São exactamente cinquenta e duas as competências que a Proposta de Lei do Governo atribui aos Conselhos Directivos das designadas Comunidades Intermunicipais.

Mais de meia centena de competências, num quadro referencial de atribuições exactamente decalcado do modelo que o Governo já apresentou para as Áreas Metropolitanas, caracteriza bem o gigantismo de responsabilidades com que se pretendem inundar as novas Comunidades Intermunicipais. Mas o mal não vem necessariamente do acréscimo das competências. O mal resulta do facto da proposta não garantir um euro sequer para o exercício de um tão vasto e alargado leque de novas competências.

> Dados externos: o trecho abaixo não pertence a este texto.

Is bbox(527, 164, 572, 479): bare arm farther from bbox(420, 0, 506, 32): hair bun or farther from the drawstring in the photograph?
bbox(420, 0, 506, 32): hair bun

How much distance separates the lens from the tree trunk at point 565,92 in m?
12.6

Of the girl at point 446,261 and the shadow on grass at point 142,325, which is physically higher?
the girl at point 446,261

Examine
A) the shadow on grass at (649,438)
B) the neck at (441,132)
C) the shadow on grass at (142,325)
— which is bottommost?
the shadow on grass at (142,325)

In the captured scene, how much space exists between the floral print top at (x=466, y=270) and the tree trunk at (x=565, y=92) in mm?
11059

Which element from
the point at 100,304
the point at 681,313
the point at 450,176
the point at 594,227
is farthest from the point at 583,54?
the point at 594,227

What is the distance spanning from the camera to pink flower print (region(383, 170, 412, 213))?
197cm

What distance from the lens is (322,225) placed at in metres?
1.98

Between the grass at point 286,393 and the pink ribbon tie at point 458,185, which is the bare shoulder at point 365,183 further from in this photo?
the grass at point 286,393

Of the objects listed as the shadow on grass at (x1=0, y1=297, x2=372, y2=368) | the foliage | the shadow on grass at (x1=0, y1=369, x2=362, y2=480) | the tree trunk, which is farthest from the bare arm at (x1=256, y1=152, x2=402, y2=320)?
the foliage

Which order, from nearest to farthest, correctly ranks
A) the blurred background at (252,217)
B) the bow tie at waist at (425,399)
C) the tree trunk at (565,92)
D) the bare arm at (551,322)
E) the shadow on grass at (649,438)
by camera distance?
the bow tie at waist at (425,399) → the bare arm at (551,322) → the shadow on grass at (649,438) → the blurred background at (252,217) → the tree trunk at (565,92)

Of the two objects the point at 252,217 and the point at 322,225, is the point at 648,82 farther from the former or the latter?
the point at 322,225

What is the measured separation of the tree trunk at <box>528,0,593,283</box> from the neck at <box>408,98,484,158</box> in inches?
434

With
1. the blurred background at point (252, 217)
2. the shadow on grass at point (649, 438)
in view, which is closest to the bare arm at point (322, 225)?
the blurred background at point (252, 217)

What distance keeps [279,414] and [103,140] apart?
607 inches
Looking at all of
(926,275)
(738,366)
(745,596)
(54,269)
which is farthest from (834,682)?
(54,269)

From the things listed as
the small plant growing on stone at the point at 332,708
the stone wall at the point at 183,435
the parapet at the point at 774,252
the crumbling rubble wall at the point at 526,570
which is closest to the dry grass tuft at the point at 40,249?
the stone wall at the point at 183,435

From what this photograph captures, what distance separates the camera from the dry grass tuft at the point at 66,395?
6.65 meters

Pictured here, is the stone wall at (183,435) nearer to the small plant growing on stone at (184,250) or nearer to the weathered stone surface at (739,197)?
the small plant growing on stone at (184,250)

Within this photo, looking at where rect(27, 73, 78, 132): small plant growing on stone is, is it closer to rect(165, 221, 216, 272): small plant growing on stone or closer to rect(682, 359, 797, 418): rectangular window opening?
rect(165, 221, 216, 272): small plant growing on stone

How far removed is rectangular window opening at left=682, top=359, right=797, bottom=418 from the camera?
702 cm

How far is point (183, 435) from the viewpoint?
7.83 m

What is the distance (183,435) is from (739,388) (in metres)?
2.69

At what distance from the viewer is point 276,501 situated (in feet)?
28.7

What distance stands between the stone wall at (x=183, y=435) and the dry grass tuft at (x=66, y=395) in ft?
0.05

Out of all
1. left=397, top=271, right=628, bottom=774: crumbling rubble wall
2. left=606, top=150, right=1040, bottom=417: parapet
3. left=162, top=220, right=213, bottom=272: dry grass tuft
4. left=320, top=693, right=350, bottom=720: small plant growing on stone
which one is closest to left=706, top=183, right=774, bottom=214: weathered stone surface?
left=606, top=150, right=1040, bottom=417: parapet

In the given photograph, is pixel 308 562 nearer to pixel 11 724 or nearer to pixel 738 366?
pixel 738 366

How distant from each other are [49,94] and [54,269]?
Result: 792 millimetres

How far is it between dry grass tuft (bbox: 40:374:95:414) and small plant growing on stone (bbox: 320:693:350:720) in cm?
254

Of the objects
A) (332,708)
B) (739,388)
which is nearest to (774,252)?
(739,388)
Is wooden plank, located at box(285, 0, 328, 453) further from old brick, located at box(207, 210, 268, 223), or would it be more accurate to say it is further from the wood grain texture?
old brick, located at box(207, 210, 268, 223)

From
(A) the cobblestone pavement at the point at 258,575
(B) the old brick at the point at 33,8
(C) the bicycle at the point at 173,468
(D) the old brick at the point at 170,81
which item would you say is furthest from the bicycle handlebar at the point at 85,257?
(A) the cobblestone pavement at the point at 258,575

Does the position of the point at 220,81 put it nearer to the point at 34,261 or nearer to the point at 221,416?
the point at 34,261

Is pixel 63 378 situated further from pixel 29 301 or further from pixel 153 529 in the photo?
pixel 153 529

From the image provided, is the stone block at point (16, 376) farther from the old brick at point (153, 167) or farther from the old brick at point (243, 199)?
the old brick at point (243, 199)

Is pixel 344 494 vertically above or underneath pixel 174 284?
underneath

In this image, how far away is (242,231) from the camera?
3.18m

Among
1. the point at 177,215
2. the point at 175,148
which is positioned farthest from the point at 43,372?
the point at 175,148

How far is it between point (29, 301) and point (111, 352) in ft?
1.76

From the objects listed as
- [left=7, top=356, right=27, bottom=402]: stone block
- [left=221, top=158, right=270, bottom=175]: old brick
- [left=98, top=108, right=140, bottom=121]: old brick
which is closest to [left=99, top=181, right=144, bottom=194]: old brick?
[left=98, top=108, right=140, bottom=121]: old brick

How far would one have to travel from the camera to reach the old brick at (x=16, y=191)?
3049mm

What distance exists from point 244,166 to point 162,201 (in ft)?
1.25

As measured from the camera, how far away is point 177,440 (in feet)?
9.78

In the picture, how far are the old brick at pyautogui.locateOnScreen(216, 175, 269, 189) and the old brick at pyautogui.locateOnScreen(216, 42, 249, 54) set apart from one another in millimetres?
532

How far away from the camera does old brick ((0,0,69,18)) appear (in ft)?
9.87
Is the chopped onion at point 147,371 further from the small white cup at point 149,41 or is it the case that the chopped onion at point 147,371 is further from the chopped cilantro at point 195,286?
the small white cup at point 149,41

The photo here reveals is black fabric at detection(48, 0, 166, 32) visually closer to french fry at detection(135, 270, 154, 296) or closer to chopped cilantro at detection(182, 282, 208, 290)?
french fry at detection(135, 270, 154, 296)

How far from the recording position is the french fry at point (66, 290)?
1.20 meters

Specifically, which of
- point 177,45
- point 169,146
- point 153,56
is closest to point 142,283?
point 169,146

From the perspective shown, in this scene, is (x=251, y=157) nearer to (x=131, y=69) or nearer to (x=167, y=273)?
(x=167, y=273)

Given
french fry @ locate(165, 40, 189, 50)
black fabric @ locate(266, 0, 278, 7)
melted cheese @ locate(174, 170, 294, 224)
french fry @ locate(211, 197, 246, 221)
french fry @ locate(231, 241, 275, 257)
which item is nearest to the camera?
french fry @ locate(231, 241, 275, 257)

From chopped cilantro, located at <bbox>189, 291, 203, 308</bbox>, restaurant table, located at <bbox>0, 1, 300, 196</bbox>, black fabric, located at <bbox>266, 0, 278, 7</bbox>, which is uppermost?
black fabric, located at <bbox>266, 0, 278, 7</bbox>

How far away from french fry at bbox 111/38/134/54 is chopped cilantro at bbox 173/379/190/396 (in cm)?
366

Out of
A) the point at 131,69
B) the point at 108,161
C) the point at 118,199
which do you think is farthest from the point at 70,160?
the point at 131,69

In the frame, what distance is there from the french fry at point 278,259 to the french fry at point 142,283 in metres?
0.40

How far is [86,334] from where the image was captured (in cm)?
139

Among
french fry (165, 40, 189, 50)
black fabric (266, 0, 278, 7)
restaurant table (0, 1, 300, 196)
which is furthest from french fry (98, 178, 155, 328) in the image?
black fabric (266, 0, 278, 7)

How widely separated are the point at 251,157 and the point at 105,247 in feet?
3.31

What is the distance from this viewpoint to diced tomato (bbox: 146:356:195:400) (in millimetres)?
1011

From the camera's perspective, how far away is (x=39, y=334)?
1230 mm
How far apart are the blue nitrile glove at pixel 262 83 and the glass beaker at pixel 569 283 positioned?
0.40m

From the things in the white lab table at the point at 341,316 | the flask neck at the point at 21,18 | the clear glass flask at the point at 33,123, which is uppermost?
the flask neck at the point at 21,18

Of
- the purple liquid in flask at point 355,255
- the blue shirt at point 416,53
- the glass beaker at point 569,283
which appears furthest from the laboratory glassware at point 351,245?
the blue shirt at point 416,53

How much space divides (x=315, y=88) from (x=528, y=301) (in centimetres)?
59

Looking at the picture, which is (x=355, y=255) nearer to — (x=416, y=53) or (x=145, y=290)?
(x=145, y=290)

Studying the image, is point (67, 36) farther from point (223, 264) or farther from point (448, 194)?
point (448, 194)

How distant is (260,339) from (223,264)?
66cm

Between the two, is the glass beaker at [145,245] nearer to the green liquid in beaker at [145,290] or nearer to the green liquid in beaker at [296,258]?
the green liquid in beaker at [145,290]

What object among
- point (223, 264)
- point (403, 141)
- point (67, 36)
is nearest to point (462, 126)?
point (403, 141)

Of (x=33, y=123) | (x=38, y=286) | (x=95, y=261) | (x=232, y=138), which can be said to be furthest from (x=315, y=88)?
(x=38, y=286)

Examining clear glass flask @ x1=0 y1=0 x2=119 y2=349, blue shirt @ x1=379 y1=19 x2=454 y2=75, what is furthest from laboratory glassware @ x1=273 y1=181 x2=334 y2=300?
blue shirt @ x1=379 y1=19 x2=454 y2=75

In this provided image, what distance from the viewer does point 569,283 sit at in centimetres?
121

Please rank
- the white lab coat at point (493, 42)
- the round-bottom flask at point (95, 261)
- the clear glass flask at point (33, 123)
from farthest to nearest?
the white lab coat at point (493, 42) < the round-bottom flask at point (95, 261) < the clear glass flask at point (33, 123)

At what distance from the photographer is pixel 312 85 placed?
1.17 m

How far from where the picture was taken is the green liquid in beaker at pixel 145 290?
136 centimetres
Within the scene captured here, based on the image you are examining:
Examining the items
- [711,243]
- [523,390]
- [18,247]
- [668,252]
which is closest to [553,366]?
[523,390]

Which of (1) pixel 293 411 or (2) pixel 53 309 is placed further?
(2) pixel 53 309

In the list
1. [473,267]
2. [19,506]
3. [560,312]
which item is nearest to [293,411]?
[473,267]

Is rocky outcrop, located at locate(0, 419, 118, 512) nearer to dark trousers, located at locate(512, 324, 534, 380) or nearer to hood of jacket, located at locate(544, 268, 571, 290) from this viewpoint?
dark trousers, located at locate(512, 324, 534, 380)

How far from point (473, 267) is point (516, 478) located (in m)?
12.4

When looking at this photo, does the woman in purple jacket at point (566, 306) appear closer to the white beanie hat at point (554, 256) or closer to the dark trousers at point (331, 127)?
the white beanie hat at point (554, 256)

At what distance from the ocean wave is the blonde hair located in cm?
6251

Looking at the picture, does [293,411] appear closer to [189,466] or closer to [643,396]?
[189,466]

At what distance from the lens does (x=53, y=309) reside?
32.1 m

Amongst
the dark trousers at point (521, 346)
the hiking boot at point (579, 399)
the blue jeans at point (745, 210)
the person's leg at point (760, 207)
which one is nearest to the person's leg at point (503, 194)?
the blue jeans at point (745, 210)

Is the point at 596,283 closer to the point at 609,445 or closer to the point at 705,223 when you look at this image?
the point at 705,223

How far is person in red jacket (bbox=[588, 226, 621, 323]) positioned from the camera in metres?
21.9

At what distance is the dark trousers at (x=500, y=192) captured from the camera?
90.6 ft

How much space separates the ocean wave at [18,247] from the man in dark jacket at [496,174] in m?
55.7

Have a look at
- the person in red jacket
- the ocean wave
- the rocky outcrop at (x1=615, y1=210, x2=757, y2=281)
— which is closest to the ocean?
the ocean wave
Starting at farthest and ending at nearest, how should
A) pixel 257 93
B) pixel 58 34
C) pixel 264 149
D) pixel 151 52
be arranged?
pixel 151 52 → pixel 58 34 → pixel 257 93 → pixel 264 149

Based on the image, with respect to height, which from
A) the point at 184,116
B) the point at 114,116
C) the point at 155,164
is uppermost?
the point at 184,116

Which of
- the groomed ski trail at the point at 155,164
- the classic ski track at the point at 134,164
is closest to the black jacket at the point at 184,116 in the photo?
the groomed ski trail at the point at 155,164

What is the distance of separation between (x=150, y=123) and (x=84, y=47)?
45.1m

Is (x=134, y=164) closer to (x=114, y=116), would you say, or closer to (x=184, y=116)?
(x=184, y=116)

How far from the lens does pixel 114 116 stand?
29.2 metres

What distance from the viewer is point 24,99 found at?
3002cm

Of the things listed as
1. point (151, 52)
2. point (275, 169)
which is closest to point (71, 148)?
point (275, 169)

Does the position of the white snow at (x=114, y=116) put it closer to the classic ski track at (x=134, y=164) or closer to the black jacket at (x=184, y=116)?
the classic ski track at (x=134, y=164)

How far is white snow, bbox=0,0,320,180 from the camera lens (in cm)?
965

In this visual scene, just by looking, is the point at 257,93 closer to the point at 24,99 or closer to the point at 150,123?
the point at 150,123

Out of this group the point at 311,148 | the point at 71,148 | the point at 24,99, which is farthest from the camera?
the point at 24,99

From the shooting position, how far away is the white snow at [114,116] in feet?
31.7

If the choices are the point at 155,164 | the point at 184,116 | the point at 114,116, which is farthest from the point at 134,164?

Por isso, a proposta de lei do Governo para a criação de comunidades intermunicipais mostra à evidência, apesar do pretexto da descentralização, os tiques governamentais para conservar bem apertadas as rédeas de um poder centralizado e centralizador.

Senão vejamos.

Em primeiro lugar passam-se para a esfera das Comunidades Intermunicipais competências que pertencem à Administração Central sem lhes atribuir qualquer meio adicional.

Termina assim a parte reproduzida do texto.